Thorpe told a media conference in Melbourne this afternoon he had no idea why a random doping test, taken in May last year, had produced an irregular result but insisted it was not because of banned substances.
Last night the Australian Sports Anti-Doping Authority (ASADA) confirmed unusually high levels of testosterone and luteninising hormone were found in the sample.
ASADA has told Thorpe he did not fail the doping test.
"I have never cheated and I pride myself on my record," Thorpe said.
"I firmly believe I am clean, I have never cheated and have always fulfilled my obligations.
"My reputation has already been tarnished and it is the hardest thing to take. There is no ideal outcome to all of this, but I will win."
Yesterday French sports newspaper L'Equipe claimed Thorpe had returned the irregular result when the test was conducted.
The paper reported that ASADA had initially decided to close its file on the test because of insufficient evidence, but world swimming's governing body FINA had then decided to appeal the ASADA decision.
ASADA insisted the case had never been closed.
Thorpe said he was in complete shock when told of the report yesterday.
"I was physically shaking in my room yesterday," he said. "It is gut wrenching, it really is."
Thorpe said he was alarmed that news of his adverse analysis had been leaked and his name tarnished.
"I am deeply alarmed that the test was leaked to the press. It jeopardises the whole integrity of the testing procedure and it is a serious breach of what we all sign up for," he said.

— ENTRIES SHOWN —

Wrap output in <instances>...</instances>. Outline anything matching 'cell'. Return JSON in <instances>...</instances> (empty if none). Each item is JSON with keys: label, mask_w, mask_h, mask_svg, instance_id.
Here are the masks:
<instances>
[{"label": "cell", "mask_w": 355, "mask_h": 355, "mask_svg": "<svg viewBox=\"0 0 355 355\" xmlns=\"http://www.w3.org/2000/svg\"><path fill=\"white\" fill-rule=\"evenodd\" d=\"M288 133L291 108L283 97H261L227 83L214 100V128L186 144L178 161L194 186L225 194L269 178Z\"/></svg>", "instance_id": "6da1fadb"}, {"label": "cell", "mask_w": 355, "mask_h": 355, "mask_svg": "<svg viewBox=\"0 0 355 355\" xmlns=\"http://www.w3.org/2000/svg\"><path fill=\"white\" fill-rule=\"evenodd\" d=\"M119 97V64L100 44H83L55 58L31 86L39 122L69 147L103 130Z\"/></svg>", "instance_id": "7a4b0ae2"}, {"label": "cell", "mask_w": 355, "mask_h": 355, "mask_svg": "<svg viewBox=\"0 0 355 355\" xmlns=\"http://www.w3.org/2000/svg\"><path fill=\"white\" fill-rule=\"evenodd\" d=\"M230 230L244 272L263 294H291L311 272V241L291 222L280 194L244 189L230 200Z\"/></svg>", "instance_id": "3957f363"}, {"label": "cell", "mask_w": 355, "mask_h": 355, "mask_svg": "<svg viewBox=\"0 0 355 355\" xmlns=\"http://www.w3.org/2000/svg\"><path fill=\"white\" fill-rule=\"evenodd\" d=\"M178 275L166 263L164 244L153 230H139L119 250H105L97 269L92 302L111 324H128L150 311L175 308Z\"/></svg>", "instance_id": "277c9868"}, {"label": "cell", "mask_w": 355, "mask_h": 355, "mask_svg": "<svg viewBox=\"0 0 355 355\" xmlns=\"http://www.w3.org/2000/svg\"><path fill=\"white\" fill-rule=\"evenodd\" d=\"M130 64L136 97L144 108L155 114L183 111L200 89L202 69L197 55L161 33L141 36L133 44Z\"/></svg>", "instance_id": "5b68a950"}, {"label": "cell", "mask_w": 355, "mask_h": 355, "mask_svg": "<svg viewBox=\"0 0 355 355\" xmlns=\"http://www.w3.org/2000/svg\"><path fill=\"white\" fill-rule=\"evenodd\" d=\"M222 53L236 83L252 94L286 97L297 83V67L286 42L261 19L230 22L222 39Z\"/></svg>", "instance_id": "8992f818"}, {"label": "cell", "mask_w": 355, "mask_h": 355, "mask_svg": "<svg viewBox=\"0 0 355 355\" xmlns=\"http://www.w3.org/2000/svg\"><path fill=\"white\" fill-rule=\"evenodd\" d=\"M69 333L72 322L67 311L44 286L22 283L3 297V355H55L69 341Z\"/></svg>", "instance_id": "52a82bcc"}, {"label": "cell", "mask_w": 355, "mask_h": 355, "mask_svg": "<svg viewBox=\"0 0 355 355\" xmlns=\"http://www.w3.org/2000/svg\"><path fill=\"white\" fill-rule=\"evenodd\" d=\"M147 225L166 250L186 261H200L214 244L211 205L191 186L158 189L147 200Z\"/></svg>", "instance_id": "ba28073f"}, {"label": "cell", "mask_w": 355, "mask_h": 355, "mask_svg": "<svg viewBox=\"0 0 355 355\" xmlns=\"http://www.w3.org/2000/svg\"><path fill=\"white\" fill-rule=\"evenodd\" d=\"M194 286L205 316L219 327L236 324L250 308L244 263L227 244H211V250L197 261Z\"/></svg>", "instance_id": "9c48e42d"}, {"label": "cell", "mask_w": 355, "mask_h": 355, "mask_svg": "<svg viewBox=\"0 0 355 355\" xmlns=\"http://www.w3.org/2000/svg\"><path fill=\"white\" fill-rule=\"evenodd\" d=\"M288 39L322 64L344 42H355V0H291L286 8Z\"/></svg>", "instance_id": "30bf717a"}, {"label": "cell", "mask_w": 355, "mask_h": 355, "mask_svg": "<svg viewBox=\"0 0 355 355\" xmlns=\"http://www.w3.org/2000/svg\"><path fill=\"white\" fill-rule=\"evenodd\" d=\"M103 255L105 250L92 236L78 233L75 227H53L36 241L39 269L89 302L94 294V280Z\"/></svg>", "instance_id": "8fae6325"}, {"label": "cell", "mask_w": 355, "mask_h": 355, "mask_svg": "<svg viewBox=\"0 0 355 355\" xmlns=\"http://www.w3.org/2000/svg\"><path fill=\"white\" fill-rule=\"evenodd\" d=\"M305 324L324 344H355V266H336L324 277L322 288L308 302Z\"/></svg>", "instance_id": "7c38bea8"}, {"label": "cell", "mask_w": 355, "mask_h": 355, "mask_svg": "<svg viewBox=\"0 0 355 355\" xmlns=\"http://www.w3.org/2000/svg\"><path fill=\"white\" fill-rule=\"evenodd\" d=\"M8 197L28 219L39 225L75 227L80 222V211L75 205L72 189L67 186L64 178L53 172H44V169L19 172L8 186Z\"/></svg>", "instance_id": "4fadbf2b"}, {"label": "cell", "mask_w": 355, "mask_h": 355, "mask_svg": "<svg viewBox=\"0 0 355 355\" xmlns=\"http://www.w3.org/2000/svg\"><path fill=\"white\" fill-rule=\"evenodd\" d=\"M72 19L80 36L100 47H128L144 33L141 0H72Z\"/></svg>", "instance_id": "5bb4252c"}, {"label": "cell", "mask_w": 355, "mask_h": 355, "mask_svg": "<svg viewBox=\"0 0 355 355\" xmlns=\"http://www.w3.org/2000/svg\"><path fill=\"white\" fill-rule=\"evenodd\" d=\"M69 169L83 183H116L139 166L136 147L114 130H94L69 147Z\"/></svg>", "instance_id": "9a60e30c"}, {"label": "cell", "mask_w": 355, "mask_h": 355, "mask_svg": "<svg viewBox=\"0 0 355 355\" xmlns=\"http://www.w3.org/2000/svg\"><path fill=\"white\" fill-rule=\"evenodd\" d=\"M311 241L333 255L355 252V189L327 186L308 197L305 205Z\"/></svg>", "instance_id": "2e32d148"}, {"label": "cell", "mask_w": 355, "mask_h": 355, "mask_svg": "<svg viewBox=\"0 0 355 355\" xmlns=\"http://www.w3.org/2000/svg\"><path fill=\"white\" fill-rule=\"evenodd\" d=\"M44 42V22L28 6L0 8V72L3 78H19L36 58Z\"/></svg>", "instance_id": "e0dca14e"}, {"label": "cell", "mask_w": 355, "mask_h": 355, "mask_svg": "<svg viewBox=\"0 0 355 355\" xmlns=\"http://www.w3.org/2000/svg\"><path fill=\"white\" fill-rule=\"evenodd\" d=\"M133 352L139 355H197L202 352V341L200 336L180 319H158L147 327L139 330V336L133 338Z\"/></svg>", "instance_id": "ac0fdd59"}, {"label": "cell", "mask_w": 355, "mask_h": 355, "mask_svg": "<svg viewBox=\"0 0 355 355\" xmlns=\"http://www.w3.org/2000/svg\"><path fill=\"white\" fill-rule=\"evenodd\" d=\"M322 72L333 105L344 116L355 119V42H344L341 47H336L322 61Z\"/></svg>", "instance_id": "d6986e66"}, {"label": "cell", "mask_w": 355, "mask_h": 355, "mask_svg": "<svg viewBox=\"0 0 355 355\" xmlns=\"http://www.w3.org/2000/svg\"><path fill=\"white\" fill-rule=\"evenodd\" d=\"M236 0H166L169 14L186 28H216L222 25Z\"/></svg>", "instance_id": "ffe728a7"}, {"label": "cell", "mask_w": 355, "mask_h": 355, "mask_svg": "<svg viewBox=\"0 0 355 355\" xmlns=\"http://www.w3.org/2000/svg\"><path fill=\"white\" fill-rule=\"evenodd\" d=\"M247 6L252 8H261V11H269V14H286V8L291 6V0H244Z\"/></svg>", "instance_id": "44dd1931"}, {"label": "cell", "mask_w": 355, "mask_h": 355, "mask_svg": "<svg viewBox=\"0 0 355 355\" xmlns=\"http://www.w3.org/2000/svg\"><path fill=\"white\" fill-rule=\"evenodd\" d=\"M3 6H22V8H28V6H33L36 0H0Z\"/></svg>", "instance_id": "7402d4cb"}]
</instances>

— TASKS TO COMPLETE —
1. List every organization or publication named in the Thorpe doping report.
2. Translate this sentence from the Thorpe doping report into Spanish: "ASADA has told Thorpe he did not fail the doping test."
3. Continue the Thorpe doping report from its final sentence.

— ANSWERS FOR THIS EXERCISE —
1.
- Australian Sports Anti-Doping Authority (ASADA)
- L'Equipe
- FINA

2. La ASADA le ha comunicado a Thorpe que no dio positivo en el control antidopaje.

3.
"I have been deprived of this privacy protection and I can only speculate to the motives."
Thorpe, who was joined at the media conference by his lawyer Tony O'Reilly, said he was considering legal action.
"There are two aspects to this. Firstly, the test itself and the legalities regarding my privacy and reputation," he said.
"I have never been notified of anything like this and the media interest in this is huge and it's hard to deal with."
Thorpe, who dominated world swimming for eight years, said his reputation had been hurt and it was important now to get the facts out in the public domain.
"I was always remembered as a hero to a lot of people when I was swimming and I want it to remain," he said.
"I am confident that the image of me will remain in people's minds, but this is a pretty serious business with scientists and medical people involved and there is a process for this to go through.
"But I am shocked how long all this has taken."
Thorpe said his doctor would provide more information to ASADA and he was confident that medical and scientific evidence would prove he was clean.